====== Selected passage ======
# Alex Wallbank - My Favourite Under-rated Composer



## tav.one (Jul 22, 2020)

My favourite under-rated composer is *Alex Wallbank *( @Alex W ) from Cinematic Studio Series.

I can listen to his compositions/demos for hours and hours. They're made with a VI library and still touches you more than most of live recorded scores. I wish to watch movies with his scores.




Also Falling Leaves & Tokyo Sunset from the CSSS library - https://cinematicstudioseries.com/solo-strings/

This is the picture of my hero:






I wish his music to be heard my millions.


----------



## Jimmy Hellfire (Jul 22, 2020)

Agreed, he's great.


----------



## tmhuud (Jul 22, 2020)

I love Alex’s music. He’s really got it together.


----------



## jon wayne (Jul 22, 2020)

tmhuud said:


> I love Alex’s music. He’s really got it together.


Lotta respect for Alex. His tunes would sound so much better with new WWs!


----------



## NYC Composer (Jul 23, 2020)

Funny-he seems like a genuinely good guy and even LOOKS like a genuinely nice guy. I love his compositions as well.


----------



## SimonCharlesHanna (Jul 23, 2020)

His sampling prowess is so magnificent, I feel like it overshadows his compositional abilities.

(I don't mean that in a negative way, his compositions are fabulous)


----------



## wst3 (Jul 23, 2020)

I think Alex could be quite successful as a composer, his musical compositions are brilliant. I have no idea if he was simply trying to show off his libraries, or whether his libraries exist to showcase his musical ideas... nor do I care<G>.

I agree that he deserves a larger audience.

I also agree that he should hold off on that idea until he finishes his sampling projects<G>!!


----------



## José Herring (Jul 23, 2020)

wst3 said:


> I think Alex could be quite successful as a composer, his musical compositions are brilliant. I have no idea if he was simply trying to show off his libraries, or whether his libraries exist to showcase his musical ideas... nor do I care<G>.
> 
> I agree that he deserves a larger audience.
> 
> I also agree that he should hold off on that idea until he finishes his sampling projects<G>!!


He was a fairly successful composer back in the day then he started doing sample libraries and I guess that took over. Kind of like Troels and Andrew K. All are great composers in their own right having achieved some success and probably are still active to some degree.


----------



## José Herring (Jul 23, 2020)

Alex was more active around here in the beginnings of this forum. Big EWQLSO user. Then he started posting his own edited patches of EWQLSO and it was like OMG.... I still remember the french horn ensemble patches he did of EWQLSO. I think from there it wasn't long before he started release his own libraries. First library CS was to work with EWQLSO and give it a good strings section, but he forged his own sound and it's been fun seeing his company grow.


----------



## dcoscina (Jul 23, 2020)

Agreed. Alex’s demo pieces are really nice and show off his libraries exceptionally well.
======
## Exercise task A
Gather every line of the rows that contains the string "white", treating uppercase and lowercase letters as different.
====== Data for the task ======
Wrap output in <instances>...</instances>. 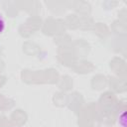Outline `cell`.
Instances as JSON below:
<instances>
[{
    "mask_svg": "<svg viewBox=\"0 0 127 127\" xmlns=\"http://www.w3.org/2000/svg\"><path fill=\"white\" fill-rule=\"evenodd\" d=\"M5 29H6V20L3 16V14L0 13V35L4 33Z\"/></svg>",
    "mask_w": 127,
    "mask_h": 127,
    "instance_id": "cell-1",
    "label": "cell"
},
{
    "mask_svg": "<svg viewBox=\"0 0 127 127\" xmlns=\"http://www.w3.org/2000/svg\"><path fill=\"white\" fill-rule=\"evenodd\" d=\"M119 127H125V111H123L119 116Z\"/></svg>",
    "mask_w": 127,
    "mask_h": 127,
    "instance_id": "cell-2",
    "label": "cell"
}]
</instances>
======
## Exercise task B
Repeat word for word the part of the forum thread on Alex Wallbank that begins at the words "## NYC Composer" and stops after "SimonCharlesHanna (Jul 23, 2020)".

## Complete answer A
    "mask_svg": "<svg viewBox=\"0 0 127 127\" xmlns=\"http://www.w3.org/2000/svg\"><path fill=\"white\" fill-rule=\"evenodd\" d=\"M5 29H6V20L3 16V14L0 13V35L4 33Z\"/></svg>",
    "mask_svg": "<svg viewBox=\"0 0 127 127\" xmlns=\"http://www.w3.org/2000/svg\"><path fill=\"white\" fill-rule=\"evenodd\" d=\"M119 127H125V111H123L119 116Z\"/></svg>",

## Complete answer B
## NYC Composer (Jul 23, 2020)

Funny-he seems like a genuinely good guy and even LOOKS like a genuinely nice guy. I love his compositions as well.


----------



## SimonCharlesHanna (Jul 23, 2020)